Offloaded Data Transfers
Transferring data between computers or within the same computer is a frequent file system activity. Using the standard ReadFile and WriteFile functions work well from a functional point of view, but it involves heavy data movement through all levels of the system and potentially across a network. This can affect the availability of the systems involved in the transfer and the network connecting the systems. The advanced capabilities available with many storage subsystems provide a more efficient means of performing the ‘heavy lifting’ task of data movement.
Starting with Windows 8, applications can take advantage of these capabilities to help offload the process of data movement to the storage subsystem. File system filters can typically monitor these actions by intercepting read and write requests to a volume. Additional actions are required for filters to be aware of offloaded data transfers.
Moving data around in an application scenario today is quite simple. It involves reading the data into local memory, then writing it back out to a new location. The following diagram illustrates this scenario.
This scenario involves copying a file between two locations on two different file servers, each with its own virtual disk exposed through an Intelligent Storage Array (ISA). The initiating system first needs to read the data from the source virtual disk into a local buffer. It then packages and transmits the data through some transport and protocol (like SMB over 1GbE) to the second system, which then receives the data and outputs it to a local buffer. Then, the target system writes the data to the destination virtual disk. This scenario describes a very typical Read/Write method of data transfer that is performed multiple times by many different applications every day.
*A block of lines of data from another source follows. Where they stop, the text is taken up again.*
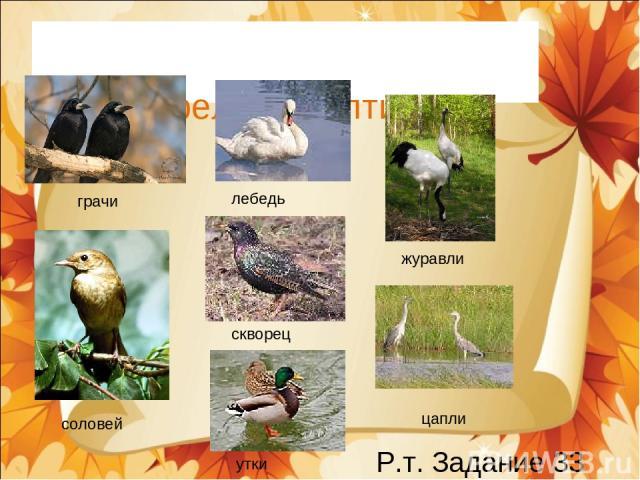 Перелетные птицы грачи журавли соловей лебедь скворец цапли утки Р.т. Задание 33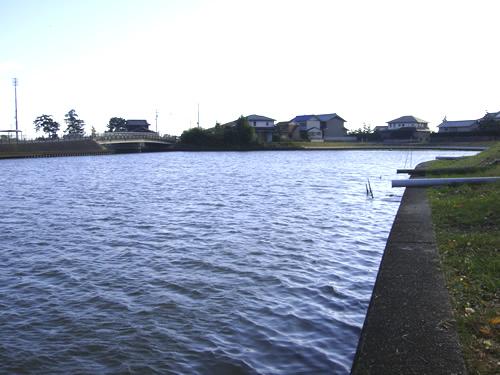 大江川 バス釣り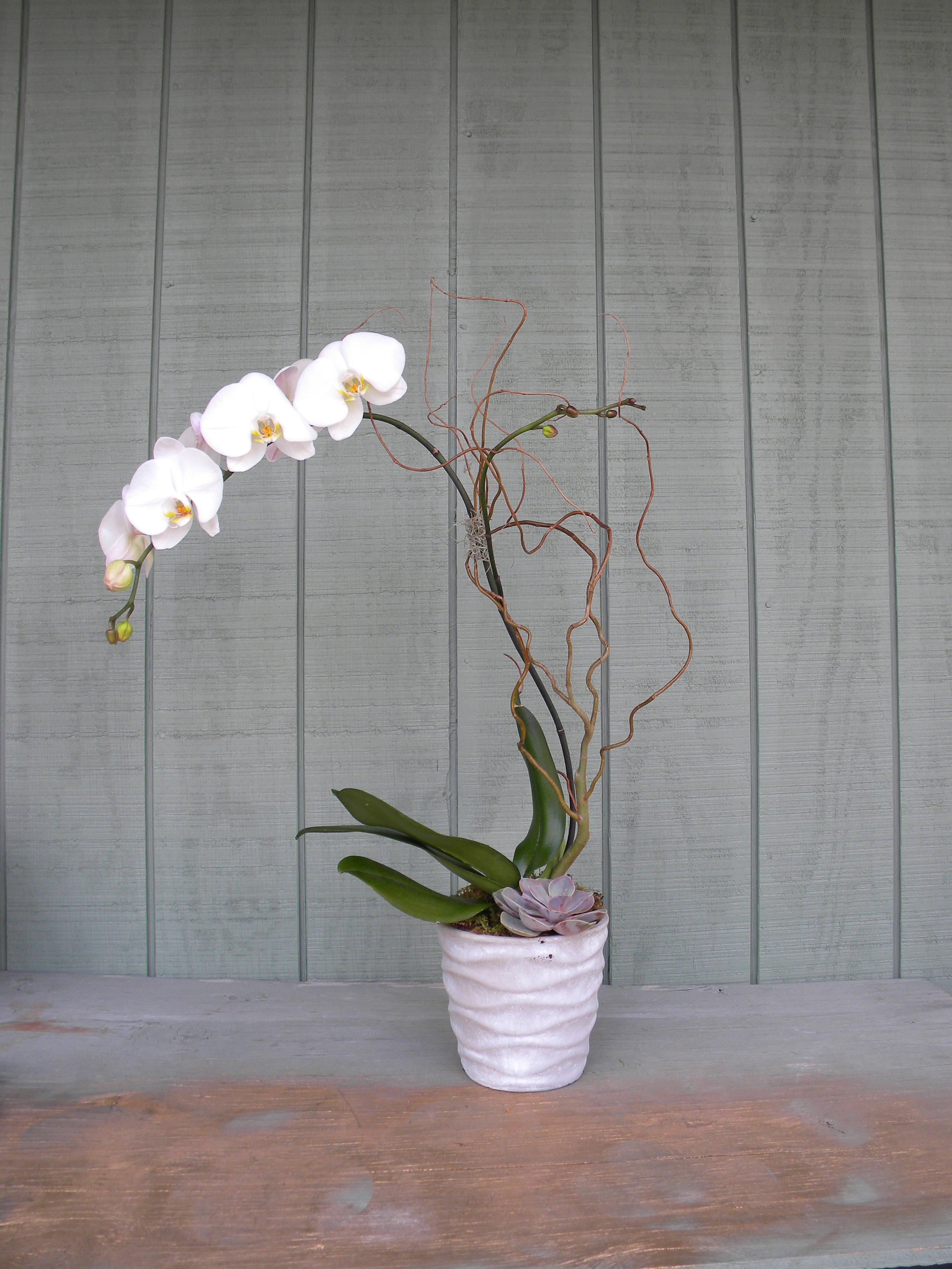 100dollarorchid.jpg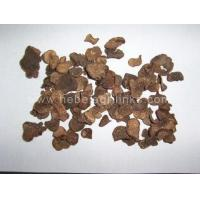 Buy cheap Mushroom NAME: Dried Tuber Melanosporum product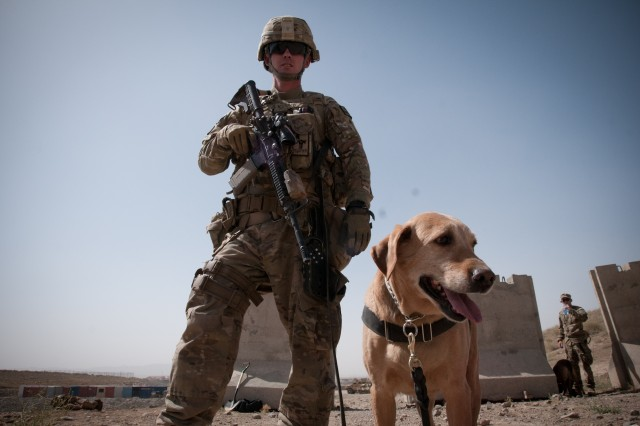 Pfc. John Casey, a military dog handler assigned to the 4th Infantry Brigade Combat Team, 1st Infantry Division, and native of Orting, Wash., gets ready to run his partner Roxy through a training lane on Forward Operating Base Sharana, Afghanistan, Aug. 10, 2012.
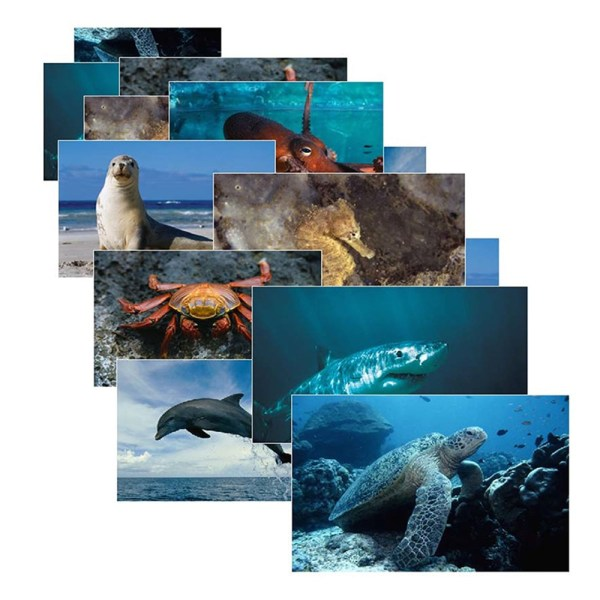 Sea Life 14 Poster Cards - Slm157 Stages Learning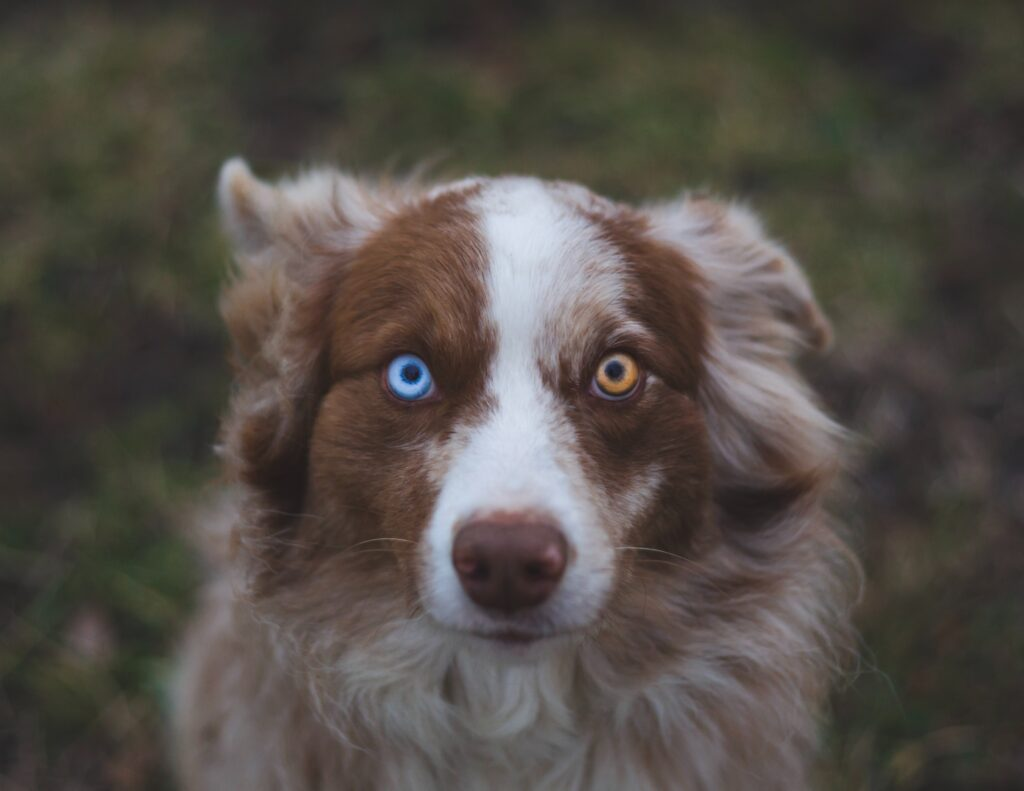 white and brown dog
While standard reads and writes work well in most scenarios, the data intending to be copied may be located on virtual disks managed by the same Intelligent Storage Array. This means that the data is moved out of the array, onto a server, across a network transport, onto another server, and back into the same array once again. The act of moving data within a server and across a network transport can significantly impact the availability of those systems; not to mention the fact that the throughput of the data movement is limited by the throughput and availability of the network.
Two new FSCTLs are introduced in Windows 8 that facilitate a method of offloading the data transfer. This shifts the burden of bit movement away from servers to bit movement that occurs intelligently within the storage subsystems. The best way to visualize the command semantics is to think of them as analogous to an unbuffered read and an unbuffered write.
This control request takes an offset within the file to be read and a desired length in the FSCTL_OFFLOAD_READ_INPUT structure. If supported, the storage subsystem hosting the file receives the associated offload read storage command and generates a token, which is a logical representation of the data intended to be read at the time of the offload read command. This token string is returned to the caller in the FSCTL_OFFLOAD_READ_OUTPUT structure.
This control request takes an offset within the file to be written to, the desired length of the write, and the token that is a logical representation of the data to be written. If supported, the storage subsystem hosting the file to be written receives the associated offload write storage command. It first attempts to recognize the given token, and then performs the write operation if possible. The write operation is completed underneath Windows, and therefore components on the file system and storage stacks will not see the data movement. Once the data movement is complete, the number of bytes written is returned to the caller.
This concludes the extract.